━━━━━ TEXT PASSAGE ━━━━━

Archive for December, 2005

Good News Feet

Sunday, December 25th, 2005

A dialogue Christmas sermon
Presented December 25th, 2005, by Pastors Kline and Davies
Christmas Day

Joel: Hey, Jeanne, I bet no one here woke up this morning saying to themselves, “I sure hope I get to hear a great Christmas sermon on feet”! But did you hear the words of Isaiah the prophet, “How beautiful are the feet of the messenger who announces peace, who brings good news, who announces salvation…” (Isaiah 52:7).  How beautiful are the feet? What’s up with that? Just how beautiful can feet be? I could understand the prophet saying, “How beautiful are the lips, or the voice, or the mouth, or the words, of the one who proclaims good news?” But why feet?

Jeanne: “How beautiful are the feet of the messenger?” Yes, that is strange. Why not a beautiful heart? Or even beautiful hands? Why feet indeed?

━━━━━ EXTRACTED INFORMATION ━━━━━

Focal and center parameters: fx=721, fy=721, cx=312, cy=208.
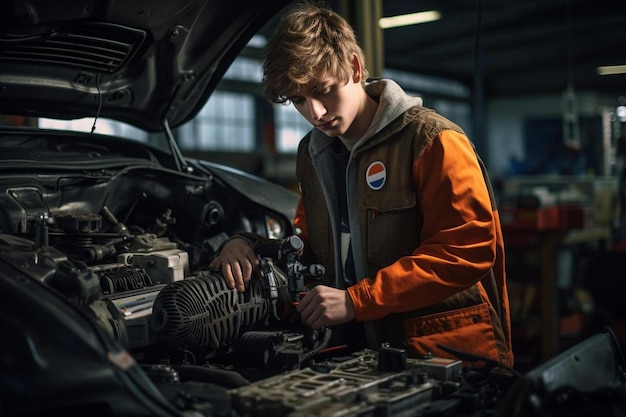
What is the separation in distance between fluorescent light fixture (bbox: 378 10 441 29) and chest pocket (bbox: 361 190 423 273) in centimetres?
940

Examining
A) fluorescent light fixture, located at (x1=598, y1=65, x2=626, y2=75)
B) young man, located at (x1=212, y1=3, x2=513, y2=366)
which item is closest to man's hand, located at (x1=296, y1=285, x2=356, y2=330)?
young man, located at (x1=212, y1=3, x2=513, y2=366)

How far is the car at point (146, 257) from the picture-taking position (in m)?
1.17

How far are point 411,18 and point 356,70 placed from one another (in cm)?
984

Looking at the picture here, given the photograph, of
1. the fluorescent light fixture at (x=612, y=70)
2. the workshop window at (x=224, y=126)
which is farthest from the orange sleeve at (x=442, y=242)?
the fluorescent light fixture at (x=612, y=70)

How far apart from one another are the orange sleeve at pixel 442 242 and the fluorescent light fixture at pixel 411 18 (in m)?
9.44

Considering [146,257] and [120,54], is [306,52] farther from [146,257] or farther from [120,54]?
[120,54]

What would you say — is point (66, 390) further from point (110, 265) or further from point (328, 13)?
point (328, 13)

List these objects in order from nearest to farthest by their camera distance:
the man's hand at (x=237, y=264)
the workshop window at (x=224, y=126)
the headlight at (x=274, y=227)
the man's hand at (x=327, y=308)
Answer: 1. the man's hand at (x=327, y=308)
2. the man's hand at (x=237, y=264)
3. the headlight at (x=274, y=227)
4. the workshop window at (x=224, y=126)

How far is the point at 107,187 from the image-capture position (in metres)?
2.13

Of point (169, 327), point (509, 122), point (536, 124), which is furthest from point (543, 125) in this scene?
point (169, 327)

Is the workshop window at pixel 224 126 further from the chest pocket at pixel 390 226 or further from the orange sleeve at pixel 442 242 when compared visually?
the orange sleeve at pixel 442 242

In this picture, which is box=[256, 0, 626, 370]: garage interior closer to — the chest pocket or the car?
the car

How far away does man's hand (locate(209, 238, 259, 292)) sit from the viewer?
5.46 feet

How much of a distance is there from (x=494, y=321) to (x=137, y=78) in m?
1.35
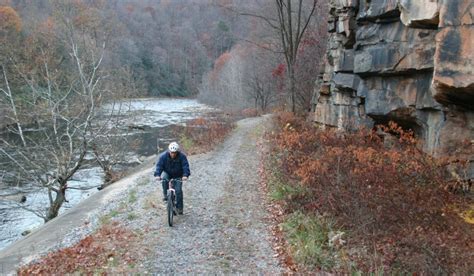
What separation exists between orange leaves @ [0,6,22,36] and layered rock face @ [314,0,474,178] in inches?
1567

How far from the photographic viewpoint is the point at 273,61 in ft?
125

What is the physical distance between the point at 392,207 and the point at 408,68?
4.51m

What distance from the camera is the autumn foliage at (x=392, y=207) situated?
22.3 feet

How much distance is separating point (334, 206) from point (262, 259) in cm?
187

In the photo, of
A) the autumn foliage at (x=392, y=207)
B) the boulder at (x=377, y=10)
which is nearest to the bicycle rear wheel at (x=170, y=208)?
the autumn foliage at (x=392, y=207)

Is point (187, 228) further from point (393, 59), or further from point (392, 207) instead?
point (393, 59)

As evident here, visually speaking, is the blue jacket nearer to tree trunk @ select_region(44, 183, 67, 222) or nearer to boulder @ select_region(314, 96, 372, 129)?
boulder @ select_region(314, 96, 372, 129)

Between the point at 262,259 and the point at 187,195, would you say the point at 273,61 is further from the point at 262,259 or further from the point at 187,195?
the point at 262,259

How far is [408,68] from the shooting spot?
35.7ft

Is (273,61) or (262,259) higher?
(273,61)

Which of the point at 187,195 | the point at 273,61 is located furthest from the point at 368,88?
the point at 273,61

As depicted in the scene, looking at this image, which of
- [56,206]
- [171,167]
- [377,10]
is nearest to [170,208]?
[171,167]

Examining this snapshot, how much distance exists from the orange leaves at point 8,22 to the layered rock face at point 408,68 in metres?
39.8

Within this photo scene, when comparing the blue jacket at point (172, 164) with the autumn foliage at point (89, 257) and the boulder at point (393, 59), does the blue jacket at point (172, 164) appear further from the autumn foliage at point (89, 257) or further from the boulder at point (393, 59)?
the boulder at point (393, 59)
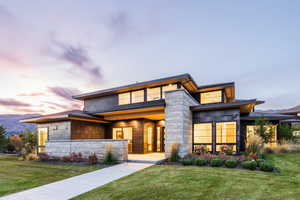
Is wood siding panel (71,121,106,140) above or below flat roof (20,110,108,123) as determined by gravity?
below

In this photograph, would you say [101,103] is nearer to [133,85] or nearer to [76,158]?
[133,85]

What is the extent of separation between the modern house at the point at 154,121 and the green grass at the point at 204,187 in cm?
389

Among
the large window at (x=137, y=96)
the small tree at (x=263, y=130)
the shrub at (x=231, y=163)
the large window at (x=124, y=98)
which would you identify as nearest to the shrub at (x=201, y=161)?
the shrub at (x=231, y=163)

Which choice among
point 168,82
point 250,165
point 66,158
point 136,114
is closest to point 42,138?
point 66,158

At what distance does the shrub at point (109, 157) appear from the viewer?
9.07 meters

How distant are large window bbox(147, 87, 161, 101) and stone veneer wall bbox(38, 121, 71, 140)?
633 centimetres

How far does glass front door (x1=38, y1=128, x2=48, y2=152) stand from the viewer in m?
13.9

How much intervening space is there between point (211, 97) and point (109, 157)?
10.1 metres

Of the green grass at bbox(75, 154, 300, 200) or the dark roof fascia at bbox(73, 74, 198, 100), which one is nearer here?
the green grass at bbox(75, 154, 300, 200)

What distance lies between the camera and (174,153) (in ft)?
29.1

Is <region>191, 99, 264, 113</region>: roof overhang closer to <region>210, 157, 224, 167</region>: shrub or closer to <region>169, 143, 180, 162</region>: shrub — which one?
<region>169, 143, 180, 162</region>: shrub

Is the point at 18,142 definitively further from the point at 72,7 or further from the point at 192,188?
the point at 192,188

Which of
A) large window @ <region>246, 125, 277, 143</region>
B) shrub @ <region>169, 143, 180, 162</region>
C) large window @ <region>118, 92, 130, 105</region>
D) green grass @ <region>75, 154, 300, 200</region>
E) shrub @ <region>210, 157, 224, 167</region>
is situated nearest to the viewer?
Result: green grass @ <region>75, 154, 300, 200</region>

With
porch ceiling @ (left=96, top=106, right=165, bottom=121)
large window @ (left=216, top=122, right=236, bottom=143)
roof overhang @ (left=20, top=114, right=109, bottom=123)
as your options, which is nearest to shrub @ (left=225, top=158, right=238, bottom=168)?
→ large window @ (left=216, top=122, right=236, bottom=143)
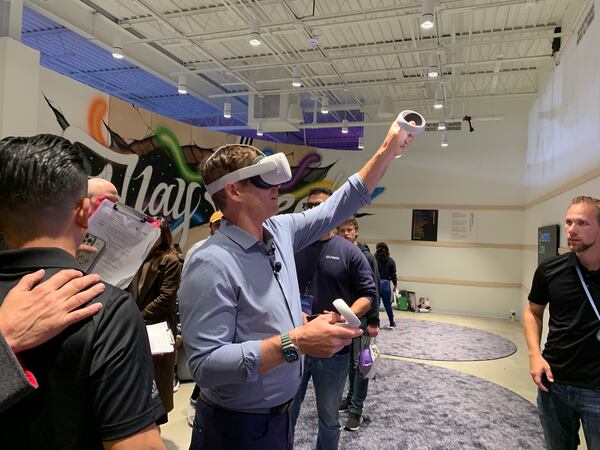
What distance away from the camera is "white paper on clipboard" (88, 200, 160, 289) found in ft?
5.25

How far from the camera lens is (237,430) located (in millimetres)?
1301

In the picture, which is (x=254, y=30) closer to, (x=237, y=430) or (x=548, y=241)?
(x=237, y=430)

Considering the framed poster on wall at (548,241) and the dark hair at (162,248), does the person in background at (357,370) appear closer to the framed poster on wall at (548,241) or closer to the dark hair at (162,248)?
the dark hair at (162,248)

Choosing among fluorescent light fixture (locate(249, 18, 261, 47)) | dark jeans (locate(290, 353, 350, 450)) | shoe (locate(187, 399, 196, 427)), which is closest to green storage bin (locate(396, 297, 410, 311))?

━━━━━

WHAT THIS EXERCISE ASKS:
1. Decide whether each statement agrees with the Christmas sermon: (a) The sermon was presented by two pastors. (b) Joel attributes the verse about beautiful feet to the prophet Jeremiah. (c) Jeanne suggests hands as another body part the prophet might have named. Answer yes or no for each and quote the deciding words from the sermon.
2. Write the next part of the Christmas sermon on feet, carrying the dialogue forward after Jeanne's last line.

ANSWERS TO THE EXERCISE:
1.
(a) Yes: "Presented December 25th, 2005, by Pastors Kline and Davies"
(b) No: "did you hear the words of Isaiah the prophet"
(c) Yes: "Or even beautiful hands?"

2.
Joel: Well, feet are used to move or travel. Perhaps Isaiah is honoring the movement needed in order to carry the good news, the gospel message. He was writing to the people of Israel living in exile in the strange land of Babylon, cut off from all they knew and loved. They had given up hope. No doubt they had become foot-draggers. Isaiah announces to them the promise of a homecoming to Jerusalem, a new beginning, filled with hope – one in which they themselves become messengers of peace and promise, their feet carrying them over the mountains and plains that stand between Babylon and Jerusalem, as they bring good news.

Jeanne: We talk so much about the “good news.” Sometimes these words or phrases are repeated without actually exploring what we mean by them. When we talk about the “good news” for the people of Israel in exile, we are talking about their return to Jerusalem and their kingdom and temple restored as it was in the “good old days” of David. But with the birth of Jesus Christ into the world, our understanding of this “good news” expanded. In Christ, God is revealed in creation and we begin to see ourselves and the world the way God created us to be—as peaceful, just and joyous.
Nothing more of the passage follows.